• **Your instructions**: Will you return verbatim everything from the line containing "As shown in this picture, the" down to the last line, both of those included?

• **Supplied records**:
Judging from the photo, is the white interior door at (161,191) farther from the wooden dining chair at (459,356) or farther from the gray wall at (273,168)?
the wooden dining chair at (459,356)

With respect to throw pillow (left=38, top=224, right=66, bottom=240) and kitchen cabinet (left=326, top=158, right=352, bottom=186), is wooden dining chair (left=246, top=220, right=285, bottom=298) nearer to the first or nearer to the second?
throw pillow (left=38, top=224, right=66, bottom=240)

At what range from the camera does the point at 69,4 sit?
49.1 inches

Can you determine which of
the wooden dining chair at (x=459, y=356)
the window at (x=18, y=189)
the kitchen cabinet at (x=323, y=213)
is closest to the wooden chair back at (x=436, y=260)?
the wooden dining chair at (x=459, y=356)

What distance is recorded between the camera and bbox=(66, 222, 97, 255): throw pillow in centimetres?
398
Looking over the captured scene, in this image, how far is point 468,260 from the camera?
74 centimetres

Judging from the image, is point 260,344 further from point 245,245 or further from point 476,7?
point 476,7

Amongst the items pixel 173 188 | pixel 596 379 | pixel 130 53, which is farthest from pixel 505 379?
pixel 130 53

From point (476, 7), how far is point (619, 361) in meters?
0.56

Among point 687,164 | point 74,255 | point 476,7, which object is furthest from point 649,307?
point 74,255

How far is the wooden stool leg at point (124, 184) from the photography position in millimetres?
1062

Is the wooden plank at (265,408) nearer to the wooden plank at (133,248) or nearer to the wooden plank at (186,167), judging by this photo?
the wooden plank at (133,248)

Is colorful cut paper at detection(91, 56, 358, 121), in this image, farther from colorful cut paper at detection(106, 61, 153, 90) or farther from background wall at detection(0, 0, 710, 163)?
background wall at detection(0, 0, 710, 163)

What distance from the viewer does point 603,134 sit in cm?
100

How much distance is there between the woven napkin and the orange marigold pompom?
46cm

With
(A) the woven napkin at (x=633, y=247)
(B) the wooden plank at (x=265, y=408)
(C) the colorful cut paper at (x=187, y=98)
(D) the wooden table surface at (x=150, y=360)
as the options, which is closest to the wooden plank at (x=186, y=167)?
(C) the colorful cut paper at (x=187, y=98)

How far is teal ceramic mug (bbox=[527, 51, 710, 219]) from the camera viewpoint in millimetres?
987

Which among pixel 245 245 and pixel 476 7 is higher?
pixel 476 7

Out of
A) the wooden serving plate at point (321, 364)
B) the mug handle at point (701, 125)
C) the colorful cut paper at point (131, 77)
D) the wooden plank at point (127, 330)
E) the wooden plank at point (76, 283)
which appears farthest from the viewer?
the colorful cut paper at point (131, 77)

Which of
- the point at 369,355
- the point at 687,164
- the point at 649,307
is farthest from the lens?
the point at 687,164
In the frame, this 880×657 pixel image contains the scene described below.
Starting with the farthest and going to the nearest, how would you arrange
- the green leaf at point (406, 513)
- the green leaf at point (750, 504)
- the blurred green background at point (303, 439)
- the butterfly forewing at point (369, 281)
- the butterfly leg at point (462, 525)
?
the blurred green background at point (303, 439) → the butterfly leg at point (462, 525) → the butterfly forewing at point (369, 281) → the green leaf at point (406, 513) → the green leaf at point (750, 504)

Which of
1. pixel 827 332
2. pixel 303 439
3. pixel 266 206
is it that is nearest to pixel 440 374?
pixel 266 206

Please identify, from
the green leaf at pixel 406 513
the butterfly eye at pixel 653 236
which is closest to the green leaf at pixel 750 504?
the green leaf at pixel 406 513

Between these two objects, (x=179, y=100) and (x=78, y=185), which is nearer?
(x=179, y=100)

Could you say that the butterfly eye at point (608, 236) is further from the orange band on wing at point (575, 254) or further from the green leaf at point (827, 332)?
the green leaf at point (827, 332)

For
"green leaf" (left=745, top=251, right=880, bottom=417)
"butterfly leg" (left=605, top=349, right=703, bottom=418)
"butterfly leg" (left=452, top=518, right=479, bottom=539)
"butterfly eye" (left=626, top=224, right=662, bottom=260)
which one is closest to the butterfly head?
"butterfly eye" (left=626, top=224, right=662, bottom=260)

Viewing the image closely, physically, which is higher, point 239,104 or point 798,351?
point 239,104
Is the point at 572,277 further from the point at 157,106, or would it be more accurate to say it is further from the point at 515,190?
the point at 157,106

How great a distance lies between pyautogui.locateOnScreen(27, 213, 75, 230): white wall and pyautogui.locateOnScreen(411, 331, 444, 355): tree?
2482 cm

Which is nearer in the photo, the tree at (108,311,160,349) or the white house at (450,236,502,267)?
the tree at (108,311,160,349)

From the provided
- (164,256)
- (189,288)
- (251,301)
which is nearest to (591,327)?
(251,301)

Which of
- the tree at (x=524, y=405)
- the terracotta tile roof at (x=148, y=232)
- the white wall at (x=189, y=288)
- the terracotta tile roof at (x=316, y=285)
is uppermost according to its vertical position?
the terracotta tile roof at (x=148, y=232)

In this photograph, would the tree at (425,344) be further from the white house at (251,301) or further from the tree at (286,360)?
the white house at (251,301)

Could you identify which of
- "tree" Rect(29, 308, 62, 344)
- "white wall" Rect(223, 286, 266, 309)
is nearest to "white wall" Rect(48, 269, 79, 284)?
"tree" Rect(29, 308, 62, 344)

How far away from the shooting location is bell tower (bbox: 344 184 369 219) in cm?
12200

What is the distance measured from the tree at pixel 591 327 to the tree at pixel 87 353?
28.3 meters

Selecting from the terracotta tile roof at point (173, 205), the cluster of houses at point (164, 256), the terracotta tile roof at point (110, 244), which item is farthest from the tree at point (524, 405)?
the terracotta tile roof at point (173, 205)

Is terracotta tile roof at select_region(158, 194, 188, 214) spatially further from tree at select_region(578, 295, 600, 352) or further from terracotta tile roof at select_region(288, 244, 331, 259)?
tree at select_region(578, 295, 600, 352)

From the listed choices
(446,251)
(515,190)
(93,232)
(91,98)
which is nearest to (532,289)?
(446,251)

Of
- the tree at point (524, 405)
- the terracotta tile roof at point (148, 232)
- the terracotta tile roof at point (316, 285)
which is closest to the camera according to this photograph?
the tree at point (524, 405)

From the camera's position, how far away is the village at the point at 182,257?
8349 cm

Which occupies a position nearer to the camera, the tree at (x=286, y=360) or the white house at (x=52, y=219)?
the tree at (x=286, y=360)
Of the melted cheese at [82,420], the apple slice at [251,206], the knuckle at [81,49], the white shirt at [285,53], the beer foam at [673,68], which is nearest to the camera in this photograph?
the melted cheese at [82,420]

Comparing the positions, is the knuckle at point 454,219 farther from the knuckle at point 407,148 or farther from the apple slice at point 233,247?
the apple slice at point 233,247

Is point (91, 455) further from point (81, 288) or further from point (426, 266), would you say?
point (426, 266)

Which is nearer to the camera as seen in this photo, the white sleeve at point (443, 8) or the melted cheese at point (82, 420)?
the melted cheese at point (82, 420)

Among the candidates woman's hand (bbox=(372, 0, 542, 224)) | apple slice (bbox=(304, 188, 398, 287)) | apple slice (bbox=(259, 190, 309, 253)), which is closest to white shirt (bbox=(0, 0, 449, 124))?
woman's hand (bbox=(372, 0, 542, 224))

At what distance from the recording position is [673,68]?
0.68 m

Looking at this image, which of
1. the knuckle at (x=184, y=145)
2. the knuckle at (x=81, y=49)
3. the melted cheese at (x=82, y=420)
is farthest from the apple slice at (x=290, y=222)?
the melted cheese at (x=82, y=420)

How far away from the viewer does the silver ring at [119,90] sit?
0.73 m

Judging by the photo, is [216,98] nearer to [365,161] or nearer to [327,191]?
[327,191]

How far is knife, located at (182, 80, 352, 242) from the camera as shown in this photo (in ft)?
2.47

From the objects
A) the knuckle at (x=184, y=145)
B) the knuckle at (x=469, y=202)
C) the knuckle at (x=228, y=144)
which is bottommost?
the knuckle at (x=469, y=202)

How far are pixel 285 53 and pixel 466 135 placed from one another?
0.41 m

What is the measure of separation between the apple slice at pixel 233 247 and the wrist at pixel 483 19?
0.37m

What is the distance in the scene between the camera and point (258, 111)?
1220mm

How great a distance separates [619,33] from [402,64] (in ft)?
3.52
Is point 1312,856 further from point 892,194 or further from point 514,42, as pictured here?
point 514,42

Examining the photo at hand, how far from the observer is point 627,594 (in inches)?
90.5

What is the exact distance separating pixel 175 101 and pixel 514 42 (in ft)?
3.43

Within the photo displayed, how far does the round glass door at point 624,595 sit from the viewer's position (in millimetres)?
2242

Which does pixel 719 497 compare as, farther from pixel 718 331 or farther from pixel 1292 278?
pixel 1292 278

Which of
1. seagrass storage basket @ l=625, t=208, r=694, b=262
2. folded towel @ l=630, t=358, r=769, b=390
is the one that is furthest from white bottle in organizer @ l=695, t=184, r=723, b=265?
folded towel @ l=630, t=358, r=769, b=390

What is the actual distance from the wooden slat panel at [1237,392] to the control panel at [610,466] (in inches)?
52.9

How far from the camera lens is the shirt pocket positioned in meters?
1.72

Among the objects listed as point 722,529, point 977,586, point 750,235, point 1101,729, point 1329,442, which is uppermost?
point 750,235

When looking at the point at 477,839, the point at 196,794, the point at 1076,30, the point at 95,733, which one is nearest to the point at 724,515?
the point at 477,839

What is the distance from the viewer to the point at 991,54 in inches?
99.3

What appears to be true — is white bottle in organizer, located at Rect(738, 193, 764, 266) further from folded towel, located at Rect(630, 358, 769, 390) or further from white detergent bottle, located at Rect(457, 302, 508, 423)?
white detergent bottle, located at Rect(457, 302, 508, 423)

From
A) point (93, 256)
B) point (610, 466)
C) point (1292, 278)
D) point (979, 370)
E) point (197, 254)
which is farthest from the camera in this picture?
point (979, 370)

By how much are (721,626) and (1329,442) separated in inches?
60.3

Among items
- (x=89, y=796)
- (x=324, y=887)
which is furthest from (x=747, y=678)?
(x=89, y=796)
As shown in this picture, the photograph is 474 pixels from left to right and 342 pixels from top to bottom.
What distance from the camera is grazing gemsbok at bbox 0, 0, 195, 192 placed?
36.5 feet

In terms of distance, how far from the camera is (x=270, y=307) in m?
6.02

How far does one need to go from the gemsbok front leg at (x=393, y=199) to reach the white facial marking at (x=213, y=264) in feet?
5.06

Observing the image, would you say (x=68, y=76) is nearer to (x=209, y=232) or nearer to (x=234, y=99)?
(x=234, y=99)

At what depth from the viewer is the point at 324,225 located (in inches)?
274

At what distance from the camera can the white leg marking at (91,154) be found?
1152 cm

• **Final result**:
As shown in this picture, the photograph is 474 pixels from left to right and 342 pixels from top to bottom.
What distance from the camera is grazing gemsbok at bbox 0, 0, 195, 192 placed?
36.5 feet

In terms of distance, how far from the camera is (x=270, y=307) in m?
6.02

How far does one need to go from the gemsbok front leg at (x=393, y=199) to reach the white facial marking at (x=213, y=264) in feet?
5.06

Observing the image, would you say (x=68, y=76) is nearer to (x=209, y=232) or nearer to (x=234, y=99)?
(x=234, y=99)

At what depth from the viewer is the point at 324,225 located (in inches)?
274

At what distance from the camera can the white leg marking at (91,154) be found?
1152 cm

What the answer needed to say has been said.